◆ PASSAGE GIVEN:
#####
Here are few quotes from Anandtech's technical review that may shed some light:

GTX 560 Ti, in a nutshell, is a complete video card using the GF104 design; it is to GTX 460 what GTX 580 was to GTX 480. With the GTX 460 we saw NVIDIA disable some functional units and limit the clockspeeds, but for GTX 560 Ti they’re going all out. Every functional unit is enabled, and clockspeeds are much higher, with a core clock of 822MHz being what we believe is much closer to the original design specifications of GF104. Even though GF114 is identical to GF104 in architecture and the number of functional units, as we’re going to see the resulting video cards are quite different – GTX 560 Ti is quite a bit faster than GTX 460 most of the time.

So how is NVIDIA accomplishing this? Much like what GF110 did for GF100, GF114 is doing for GF104. NVIDIA has resorted to tinkering with the Fermi family at a low level to optimize their designs against TSMC’s mature 40nm process, paying much closer attention to the types of transistors used in order to minimize leakage. As a result of the more mature manufacturing process and NVIDIA’s optimizations, they are now able to enable previously disabled functional units and raise clock speeds while keeping these revised GPUs in the same power envelopes as their first-generation predecessors. This is allowing NVIDIA to improve performance and/or power consumption even though these revised chips are virtually identical to their predecessors.

On GF110, we saw NVIDIA choose to take moderate gains in both performance and power consumption. In the case of GF114/GTX 560 however, NVIDIA is choosing to focus on improving performance while leaving power consumption largely unchanged – GTX 460 after all was a well-balanced part in the first place, so why change what already works?
#####
◆ EXERCISE TASK: Copy the GTX 560 Ti passage between "GTX 560 Ti, in" and "of the time.", inclusive, renaming "functional units" to "execution units" wherever it appears.

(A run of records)
#####
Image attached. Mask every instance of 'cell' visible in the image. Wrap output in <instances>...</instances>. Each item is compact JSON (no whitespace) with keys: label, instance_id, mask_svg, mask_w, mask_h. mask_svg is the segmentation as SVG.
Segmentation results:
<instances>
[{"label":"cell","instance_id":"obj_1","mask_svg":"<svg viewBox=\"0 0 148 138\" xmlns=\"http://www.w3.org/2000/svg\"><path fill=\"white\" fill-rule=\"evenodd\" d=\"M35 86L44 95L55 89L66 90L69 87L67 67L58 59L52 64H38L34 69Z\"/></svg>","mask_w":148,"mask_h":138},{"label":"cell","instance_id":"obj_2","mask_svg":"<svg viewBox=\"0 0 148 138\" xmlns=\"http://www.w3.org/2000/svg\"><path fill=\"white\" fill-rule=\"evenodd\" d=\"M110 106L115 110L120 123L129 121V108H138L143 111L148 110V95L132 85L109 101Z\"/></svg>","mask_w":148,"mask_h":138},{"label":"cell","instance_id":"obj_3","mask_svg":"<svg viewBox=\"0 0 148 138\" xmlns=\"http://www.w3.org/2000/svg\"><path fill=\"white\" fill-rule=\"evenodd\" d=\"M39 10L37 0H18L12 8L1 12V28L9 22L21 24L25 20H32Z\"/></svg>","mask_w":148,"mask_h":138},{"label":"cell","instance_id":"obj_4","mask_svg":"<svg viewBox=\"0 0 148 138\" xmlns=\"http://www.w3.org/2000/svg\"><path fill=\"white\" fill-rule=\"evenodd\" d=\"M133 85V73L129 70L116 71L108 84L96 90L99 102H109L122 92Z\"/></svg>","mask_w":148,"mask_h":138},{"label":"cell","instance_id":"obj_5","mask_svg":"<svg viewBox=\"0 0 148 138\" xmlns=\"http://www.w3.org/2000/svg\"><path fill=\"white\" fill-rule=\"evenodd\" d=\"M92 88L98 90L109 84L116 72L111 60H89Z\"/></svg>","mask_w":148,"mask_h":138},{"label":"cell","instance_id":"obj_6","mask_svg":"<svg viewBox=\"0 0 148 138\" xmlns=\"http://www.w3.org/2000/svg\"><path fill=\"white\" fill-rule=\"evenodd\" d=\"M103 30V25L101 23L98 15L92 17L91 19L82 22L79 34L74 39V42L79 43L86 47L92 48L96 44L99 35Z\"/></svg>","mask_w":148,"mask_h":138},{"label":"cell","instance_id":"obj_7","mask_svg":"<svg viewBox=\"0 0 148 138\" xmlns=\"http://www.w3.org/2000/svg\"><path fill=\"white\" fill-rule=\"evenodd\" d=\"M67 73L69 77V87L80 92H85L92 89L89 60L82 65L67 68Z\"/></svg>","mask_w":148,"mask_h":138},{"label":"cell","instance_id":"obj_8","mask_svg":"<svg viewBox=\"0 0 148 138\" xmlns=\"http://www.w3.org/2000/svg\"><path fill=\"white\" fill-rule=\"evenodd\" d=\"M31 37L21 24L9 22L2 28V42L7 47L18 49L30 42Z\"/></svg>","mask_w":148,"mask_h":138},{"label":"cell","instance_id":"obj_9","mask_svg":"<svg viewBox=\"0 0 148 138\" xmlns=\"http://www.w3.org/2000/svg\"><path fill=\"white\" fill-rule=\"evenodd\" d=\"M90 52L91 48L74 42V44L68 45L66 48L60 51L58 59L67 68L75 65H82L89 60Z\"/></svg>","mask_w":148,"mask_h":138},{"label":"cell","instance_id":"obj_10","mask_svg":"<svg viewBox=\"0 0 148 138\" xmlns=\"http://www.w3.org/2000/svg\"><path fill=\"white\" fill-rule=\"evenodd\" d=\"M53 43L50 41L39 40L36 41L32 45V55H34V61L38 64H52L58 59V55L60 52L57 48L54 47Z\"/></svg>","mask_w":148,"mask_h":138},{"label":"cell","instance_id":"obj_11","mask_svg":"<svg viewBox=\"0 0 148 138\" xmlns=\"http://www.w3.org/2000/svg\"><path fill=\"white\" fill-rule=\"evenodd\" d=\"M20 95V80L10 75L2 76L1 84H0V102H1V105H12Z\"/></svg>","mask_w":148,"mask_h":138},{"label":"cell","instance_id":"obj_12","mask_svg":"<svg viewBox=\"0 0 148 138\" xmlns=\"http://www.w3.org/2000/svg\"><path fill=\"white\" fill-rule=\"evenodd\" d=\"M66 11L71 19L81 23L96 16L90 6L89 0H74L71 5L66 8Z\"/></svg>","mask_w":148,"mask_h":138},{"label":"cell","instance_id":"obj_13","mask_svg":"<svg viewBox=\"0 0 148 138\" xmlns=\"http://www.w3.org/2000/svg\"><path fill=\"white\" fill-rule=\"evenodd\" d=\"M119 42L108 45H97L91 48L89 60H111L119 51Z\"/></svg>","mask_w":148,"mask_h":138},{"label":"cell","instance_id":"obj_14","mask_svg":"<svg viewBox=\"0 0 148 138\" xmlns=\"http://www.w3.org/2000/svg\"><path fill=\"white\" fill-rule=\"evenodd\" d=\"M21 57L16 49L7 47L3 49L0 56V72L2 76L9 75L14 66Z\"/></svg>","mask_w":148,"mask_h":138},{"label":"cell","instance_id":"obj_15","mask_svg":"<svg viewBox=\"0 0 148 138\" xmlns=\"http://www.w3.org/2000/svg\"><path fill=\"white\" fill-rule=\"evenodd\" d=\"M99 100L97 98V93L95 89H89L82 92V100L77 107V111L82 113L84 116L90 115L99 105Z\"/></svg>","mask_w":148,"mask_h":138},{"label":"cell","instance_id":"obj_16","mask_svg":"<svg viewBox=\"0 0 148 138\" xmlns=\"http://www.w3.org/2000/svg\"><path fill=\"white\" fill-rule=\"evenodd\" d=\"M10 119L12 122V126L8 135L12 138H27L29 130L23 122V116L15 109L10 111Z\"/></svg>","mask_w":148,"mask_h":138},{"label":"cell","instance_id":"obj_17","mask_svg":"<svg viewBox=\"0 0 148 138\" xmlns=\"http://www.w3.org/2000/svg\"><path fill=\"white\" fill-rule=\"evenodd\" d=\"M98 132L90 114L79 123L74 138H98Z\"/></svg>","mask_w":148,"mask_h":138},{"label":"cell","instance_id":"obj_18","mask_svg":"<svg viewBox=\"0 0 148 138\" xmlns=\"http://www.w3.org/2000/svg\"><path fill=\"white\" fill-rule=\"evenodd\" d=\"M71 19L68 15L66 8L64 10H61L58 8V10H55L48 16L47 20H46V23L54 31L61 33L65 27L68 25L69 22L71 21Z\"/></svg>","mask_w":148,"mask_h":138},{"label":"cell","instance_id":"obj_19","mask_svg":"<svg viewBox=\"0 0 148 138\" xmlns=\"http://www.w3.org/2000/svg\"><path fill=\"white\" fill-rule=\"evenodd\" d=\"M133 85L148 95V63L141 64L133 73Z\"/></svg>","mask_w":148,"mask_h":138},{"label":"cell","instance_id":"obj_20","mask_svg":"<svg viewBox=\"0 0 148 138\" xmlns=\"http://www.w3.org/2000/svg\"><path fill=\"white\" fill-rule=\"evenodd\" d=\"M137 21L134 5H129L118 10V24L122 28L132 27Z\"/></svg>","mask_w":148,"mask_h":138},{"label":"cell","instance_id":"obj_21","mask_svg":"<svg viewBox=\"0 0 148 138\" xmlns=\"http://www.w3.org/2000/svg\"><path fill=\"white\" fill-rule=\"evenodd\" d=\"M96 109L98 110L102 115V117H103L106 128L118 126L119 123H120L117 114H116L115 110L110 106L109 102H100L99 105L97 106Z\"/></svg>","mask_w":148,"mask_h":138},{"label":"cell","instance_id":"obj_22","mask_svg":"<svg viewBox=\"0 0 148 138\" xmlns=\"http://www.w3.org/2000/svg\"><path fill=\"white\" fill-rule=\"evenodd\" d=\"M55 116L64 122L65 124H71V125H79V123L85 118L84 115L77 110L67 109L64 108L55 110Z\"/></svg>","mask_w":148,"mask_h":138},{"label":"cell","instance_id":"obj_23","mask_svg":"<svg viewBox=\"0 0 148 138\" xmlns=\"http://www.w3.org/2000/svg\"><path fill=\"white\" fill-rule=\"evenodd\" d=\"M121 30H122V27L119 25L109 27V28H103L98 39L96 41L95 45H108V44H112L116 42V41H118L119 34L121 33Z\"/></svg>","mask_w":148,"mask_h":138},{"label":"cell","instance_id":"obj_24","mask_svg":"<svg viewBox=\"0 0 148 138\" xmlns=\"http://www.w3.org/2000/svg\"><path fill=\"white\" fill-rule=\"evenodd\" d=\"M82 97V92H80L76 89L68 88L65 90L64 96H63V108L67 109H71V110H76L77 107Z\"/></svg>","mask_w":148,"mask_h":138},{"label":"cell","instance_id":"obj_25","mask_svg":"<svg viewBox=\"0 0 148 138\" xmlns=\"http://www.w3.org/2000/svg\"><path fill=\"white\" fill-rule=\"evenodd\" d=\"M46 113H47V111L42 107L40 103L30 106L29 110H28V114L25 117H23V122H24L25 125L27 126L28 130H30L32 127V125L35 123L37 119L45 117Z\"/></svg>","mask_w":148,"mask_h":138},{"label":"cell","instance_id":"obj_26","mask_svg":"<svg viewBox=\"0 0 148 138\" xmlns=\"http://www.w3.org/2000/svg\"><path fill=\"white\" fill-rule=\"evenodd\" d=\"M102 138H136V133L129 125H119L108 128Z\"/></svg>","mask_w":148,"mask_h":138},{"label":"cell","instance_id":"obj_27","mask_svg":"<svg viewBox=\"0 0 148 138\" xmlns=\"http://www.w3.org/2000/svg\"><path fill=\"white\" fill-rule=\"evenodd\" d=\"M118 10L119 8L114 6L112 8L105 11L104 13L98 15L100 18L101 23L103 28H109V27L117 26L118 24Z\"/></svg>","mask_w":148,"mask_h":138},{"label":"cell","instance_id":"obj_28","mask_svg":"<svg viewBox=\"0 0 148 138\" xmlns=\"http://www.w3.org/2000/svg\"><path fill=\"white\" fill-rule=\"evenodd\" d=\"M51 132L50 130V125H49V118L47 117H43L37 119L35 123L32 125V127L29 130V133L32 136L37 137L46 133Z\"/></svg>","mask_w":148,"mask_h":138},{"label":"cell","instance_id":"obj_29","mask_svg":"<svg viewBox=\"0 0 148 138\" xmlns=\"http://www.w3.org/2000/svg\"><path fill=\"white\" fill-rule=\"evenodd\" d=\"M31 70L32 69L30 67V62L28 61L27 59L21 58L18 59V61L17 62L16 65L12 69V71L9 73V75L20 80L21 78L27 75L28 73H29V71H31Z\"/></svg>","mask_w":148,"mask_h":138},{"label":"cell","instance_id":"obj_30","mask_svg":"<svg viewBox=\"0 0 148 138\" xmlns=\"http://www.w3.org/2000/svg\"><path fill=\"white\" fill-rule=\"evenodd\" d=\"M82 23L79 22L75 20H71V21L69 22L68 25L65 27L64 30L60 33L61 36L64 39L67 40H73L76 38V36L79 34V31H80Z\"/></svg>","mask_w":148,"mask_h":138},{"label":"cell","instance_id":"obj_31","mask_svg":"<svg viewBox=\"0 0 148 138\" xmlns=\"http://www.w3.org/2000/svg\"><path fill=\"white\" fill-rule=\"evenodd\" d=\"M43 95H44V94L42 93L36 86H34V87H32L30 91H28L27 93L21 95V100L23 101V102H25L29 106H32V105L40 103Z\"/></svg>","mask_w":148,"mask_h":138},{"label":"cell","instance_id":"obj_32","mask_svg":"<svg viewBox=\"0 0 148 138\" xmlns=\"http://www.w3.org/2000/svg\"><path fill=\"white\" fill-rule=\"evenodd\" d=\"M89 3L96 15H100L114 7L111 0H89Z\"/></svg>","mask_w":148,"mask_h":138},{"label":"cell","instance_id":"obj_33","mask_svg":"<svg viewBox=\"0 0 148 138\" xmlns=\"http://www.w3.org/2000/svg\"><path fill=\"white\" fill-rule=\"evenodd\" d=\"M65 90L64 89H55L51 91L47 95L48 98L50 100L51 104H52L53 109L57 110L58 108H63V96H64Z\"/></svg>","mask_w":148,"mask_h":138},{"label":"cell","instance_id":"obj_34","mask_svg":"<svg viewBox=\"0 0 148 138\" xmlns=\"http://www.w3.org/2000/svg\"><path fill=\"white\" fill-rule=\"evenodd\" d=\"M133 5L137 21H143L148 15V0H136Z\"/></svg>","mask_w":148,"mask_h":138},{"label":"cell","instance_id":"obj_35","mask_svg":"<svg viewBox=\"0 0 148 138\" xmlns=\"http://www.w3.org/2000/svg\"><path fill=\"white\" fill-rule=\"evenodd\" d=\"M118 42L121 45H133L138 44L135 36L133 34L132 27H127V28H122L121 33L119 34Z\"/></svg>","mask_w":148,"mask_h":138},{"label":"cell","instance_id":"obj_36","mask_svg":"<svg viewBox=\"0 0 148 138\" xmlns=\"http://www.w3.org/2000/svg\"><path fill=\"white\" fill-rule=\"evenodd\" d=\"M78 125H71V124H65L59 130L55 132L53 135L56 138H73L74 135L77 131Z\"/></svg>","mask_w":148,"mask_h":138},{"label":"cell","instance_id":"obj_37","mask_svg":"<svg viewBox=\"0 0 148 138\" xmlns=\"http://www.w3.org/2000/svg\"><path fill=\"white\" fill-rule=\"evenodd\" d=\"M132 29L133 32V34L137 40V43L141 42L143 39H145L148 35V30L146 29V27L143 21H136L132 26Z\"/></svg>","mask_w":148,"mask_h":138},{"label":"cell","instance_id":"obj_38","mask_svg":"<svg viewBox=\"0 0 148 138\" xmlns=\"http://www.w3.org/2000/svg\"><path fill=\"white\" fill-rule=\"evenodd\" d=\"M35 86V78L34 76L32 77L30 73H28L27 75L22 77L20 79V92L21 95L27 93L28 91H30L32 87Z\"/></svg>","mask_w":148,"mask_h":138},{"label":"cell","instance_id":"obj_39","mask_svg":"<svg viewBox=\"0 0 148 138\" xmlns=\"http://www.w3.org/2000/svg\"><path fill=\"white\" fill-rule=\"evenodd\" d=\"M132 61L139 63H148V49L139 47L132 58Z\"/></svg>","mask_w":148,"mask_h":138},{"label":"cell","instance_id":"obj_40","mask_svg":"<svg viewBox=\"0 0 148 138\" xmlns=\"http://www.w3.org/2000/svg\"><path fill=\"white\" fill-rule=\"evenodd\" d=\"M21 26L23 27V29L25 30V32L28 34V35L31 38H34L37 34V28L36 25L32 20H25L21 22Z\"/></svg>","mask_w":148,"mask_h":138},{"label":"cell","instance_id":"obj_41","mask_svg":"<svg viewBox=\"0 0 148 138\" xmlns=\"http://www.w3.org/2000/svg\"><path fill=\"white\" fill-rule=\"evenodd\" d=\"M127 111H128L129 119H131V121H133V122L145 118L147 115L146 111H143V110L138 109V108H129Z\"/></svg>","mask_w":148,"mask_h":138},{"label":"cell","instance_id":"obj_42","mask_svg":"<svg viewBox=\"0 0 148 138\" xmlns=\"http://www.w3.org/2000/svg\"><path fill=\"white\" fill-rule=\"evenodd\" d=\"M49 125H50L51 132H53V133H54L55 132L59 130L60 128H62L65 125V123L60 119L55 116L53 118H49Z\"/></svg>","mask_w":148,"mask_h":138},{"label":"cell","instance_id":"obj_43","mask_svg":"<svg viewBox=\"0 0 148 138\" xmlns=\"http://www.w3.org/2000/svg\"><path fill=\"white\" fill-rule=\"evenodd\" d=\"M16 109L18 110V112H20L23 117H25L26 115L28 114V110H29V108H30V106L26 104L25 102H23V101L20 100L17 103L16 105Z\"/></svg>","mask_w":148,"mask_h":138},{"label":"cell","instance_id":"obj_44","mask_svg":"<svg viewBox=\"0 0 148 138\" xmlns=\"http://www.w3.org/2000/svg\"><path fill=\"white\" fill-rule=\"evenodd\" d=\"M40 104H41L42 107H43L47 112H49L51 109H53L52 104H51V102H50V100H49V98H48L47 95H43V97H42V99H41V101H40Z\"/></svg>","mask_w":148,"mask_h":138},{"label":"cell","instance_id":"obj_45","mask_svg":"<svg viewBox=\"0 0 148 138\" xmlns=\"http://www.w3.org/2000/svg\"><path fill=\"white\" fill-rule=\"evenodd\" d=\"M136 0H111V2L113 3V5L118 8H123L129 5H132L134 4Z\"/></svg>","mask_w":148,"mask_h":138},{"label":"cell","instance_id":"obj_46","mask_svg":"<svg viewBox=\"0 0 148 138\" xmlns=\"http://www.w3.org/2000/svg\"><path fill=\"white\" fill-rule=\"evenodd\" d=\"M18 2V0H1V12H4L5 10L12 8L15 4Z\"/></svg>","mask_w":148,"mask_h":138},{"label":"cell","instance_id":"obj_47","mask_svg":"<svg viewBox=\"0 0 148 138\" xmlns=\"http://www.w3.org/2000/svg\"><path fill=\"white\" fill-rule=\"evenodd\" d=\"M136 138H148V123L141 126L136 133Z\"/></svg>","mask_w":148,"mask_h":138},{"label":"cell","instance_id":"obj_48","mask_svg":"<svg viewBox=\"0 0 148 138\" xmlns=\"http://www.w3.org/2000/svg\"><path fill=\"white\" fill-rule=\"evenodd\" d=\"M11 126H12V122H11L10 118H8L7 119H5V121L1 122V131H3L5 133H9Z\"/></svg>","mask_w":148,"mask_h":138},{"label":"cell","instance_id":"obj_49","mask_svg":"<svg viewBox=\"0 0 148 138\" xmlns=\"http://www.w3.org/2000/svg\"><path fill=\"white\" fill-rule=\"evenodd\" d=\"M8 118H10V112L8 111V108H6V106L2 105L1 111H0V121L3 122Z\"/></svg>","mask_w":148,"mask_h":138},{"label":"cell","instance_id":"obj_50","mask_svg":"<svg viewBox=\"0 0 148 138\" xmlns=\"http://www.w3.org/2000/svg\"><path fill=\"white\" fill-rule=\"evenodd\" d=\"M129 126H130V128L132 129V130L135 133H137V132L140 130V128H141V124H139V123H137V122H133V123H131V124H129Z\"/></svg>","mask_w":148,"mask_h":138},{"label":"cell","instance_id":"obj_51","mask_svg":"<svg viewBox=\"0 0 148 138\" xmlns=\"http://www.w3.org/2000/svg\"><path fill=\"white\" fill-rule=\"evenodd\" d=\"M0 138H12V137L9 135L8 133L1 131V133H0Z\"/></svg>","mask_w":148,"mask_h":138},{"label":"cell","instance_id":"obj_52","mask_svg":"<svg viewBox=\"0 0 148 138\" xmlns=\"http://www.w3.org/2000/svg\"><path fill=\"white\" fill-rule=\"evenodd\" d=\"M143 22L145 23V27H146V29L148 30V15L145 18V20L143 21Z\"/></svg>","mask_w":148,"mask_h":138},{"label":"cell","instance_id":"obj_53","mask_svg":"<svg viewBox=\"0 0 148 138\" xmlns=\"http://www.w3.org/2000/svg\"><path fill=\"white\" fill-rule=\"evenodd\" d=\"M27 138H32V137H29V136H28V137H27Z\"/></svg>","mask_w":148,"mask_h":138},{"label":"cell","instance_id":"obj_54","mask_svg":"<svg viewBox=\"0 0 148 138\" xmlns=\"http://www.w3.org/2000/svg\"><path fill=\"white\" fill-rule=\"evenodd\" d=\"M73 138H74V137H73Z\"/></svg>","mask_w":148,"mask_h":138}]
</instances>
#####
◆ EXERCISE RESULT:
GTX 560 Ti, in a nutshell, is a complete video card using the GF104 design; it is to GTX 460 what GTX 580 was to GTX 480. With the GTX 460 we saw NVIDIA disable some execution units and limit the clockspeeds, but for GTX 560 Ti they’re going all out. Every functional unit is enabled, and clockspeeds are much higher, with a core clock of 822MHz being what we believe is much closer to the original design specifications of GF104. Even though GF114 is identical to GF104 in architecture and the number of execution units, as we’re going to see the resulting video cards are quite different – GTX 560 Ti is quite a bit faster than GTX 460 most of the time.